Il cattolicesimo è arrivato in Corea lungo la via dei libri. La notizia dell’esistenza di Gesù è stata infatti propagata da volumi tradotti e scritti in caratteri cinesi e poi la ricerca culturale si è intrecciata con la vita di studiosi coreani che avevano letto tali libri con crescente curiosità e passione. Si è trattato di un percorso molto lungo e accidentato, a causa dell’ostinata opposizione delle autorità locali alla diffusione del Vangelo nella propria terra, come testimonia la mostra, che si chiude il 17 novembre, Come in cielo così in terra. Seoul e i 230 anni della Chiesa Cattolica in Corea, allestita nel Braccio di Carlo Magno. Le 183 esposte provengono da importati istituzioni culturali coreane e vaticane: sei di esse appartengono alla ricca collezione della sezione etnologica dei Musei vaticani. 

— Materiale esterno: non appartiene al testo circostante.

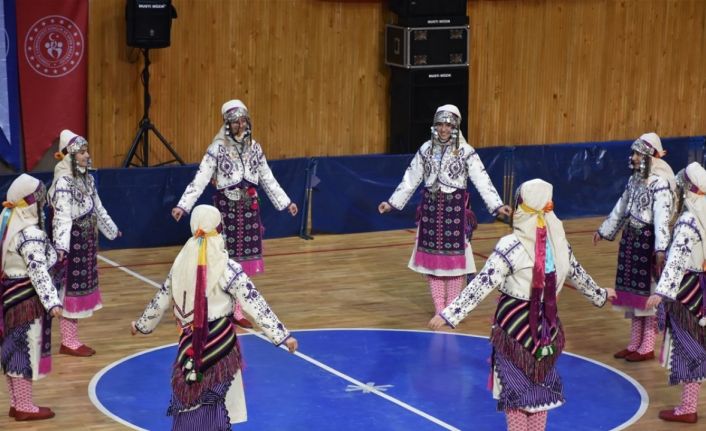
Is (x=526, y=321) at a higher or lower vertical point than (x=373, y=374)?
higher

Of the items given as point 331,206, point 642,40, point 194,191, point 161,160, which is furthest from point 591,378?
point 642,40

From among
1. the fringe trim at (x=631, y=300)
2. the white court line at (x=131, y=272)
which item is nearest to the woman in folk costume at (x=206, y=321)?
the fringe trim at (x=631, y=300)

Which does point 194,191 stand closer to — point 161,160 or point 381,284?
point 381,284

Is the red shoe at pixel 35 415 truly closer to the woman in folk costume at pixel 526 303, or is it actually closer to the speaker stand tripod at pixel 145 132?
the woman in folk costume at pixel 526 303

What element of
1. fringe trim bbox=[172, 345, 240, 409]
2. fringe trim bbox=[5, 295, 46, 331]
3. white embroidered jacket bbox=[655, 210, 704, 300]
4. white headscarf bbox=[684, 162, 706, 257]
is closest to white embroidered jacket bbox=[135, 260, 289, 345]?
fringe trim bbox=[172, 345, 240, 409]

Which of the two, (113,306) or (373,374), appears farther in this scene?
(113,306)

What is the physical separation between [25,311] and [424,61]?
805cm

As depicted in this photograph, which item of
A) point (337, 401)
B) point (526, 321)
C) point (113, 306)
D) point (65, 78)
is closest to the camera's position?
point (526, 321)

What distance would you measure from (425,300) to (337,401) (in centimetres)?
305

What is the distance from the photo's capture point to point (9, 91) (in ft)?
46.4

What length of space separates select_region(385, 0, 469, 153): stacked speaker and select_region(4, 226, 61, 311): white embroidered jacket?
7755 mm

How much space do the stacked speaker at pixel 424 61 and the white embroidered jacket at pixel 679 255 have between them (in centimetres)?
714

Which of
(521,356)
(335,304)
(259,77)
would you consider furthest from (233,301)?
(259,77)

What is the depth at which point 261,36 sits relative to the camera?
15.3m
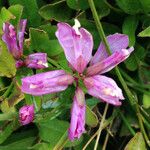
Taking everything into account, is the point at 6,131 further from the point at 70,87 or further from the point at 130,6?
the point at 130,6

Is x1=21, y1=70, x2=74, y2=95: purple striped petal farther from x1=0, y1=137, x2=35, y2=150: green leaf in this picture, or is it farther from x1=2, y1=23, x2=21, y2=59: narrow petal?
x1=0, y1=137, x2=35, y2=150: green leaf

Due pagine del libro di introduzione alla dottrina cattolica scritto dal missionario gesuita Verbiest

La mostra era stata inaugurata il 9 settembre, una data speciale per la Chiesa cattolica in Corea, perché quel giorno del 1831 Papa Gregorio XVI annunciava l’istituzione del vicariato apostolico di Joseon. Tanti sono i pezzi pregiati che impreziosiscono la mostra: dal libro di introduzione alla dottrina cattolica scritto dal missionario gesuita Ferdinand Verbiest al libro di interpretazione della dottrina cattolica a firma del missionario domenicano Francisco Vario, entrambi vissuti nel xvii secolo; dal ritratto di padre Zhou Wen-mo, il primo sacerdote straniero (cinese) di Joseon, che svolse un ruolo centrale nella diffusione del cattolicesimo, al dipinto che raffigura Kim Beom-woo, il pimo testimone della Chuiesa cattolica di Joseon a sacrificare la propria vita a causa della fede. La mostra presenta anche il primo libro di catechismo scritto in coreano: l’autore è Jeong Yak-jong, a capo della Chiesa cattolica del primo periodo.

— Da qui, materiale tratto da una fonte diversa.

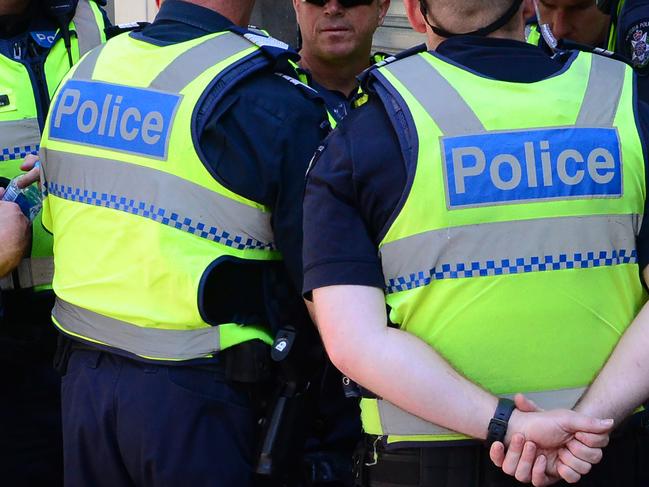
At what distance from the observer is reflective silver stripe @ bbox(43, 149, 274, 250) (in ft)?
7.82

Il cattolicesimo si scontrava con i valori tradizionali coreani. Il rispetto e l’uguaglianza tra le persone predicati dal cattolicesimo minacciavano la stabilità delle classi sociali, fondamento della società coreana, come pure il vecchio ordine costituito. Per di più i funzionari di governo utilizzarono spesso l’oppressione contro i cattolici, come ricorda il catalogo della mostra, al fine di realizzare i loro interessi politici. Questa persecuzione portò al martirio di quasi diecimila credenti. Ecco allora spiegata l’esposizione di alcune opere contro il cattolicesimo, come pure di una targhetta in legno sulla quale è inciso il divieto di avere contatti con i cattolici: tale targhetta fu distribuita in un villaggio dell’isola di Jeju. Spiccano poi un volume di sentenze e deposizioni dei fedeli che furono interrogati e condannati durante la persecuzione Shinyu, e una lettera di seta, composta in caratteri cinesi, in cui viene descritta la persecuzione dell’anno Shinu (1801): la lettera fu poi donata a Pio XI nel luglio del 1925 in occasione della beatificazione di alcuni martiri coreani.

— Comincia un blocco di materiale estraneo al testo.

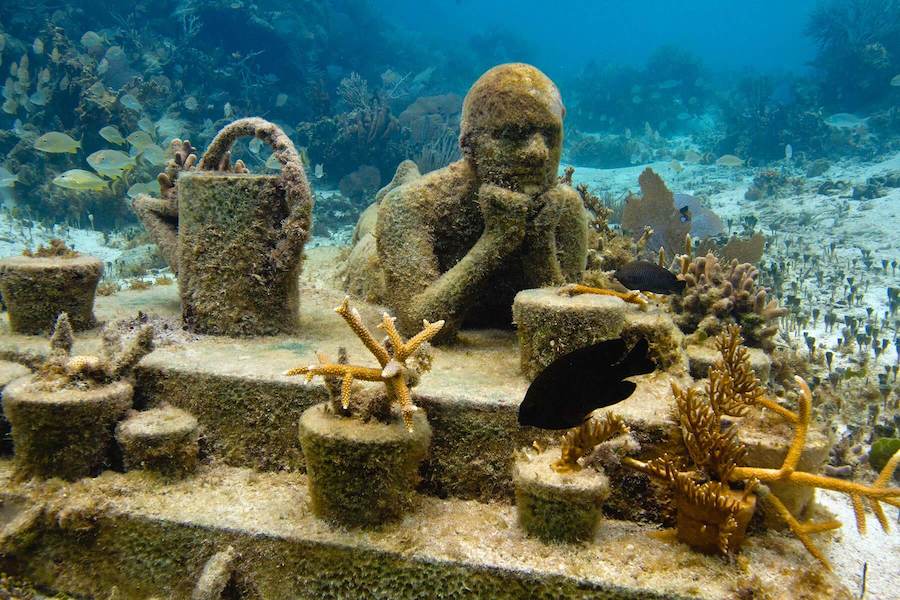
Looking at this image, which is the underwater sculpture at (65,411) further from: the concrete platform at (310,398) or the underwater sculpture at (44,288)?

L’esposizione si fregia quindi di piatti commemorativi trovati nelle tombe di sei martiri, utilizzati per raccontare la vita, il contesto familiare e la sepoltura del defunto, e di una calligrafia di Ahn Jung-geun prima della sua esecuzione nel marzo del 1910: il carattere cinese significa «l'adorazione verso il Cielo» ed è ben visibile l’impronta della mano dell’autore.
La persecuzione dei cattolici in Corea iniziò nel 1785, quando il governo vietò le riunioni religiose, Nonostante ciò, la comunità cattolica, dapprima esigua, poi sempre più robusta, continuò a diffondere il Vangelo e giunse a chiedere un sacerdote per il paese. Nel 1794 padre Chu Mun-mo, sacerdote della diocesi di Pechino, diventò il primo missionario in Corea e l’anno successivo celebrò a Bukchon la prima messa.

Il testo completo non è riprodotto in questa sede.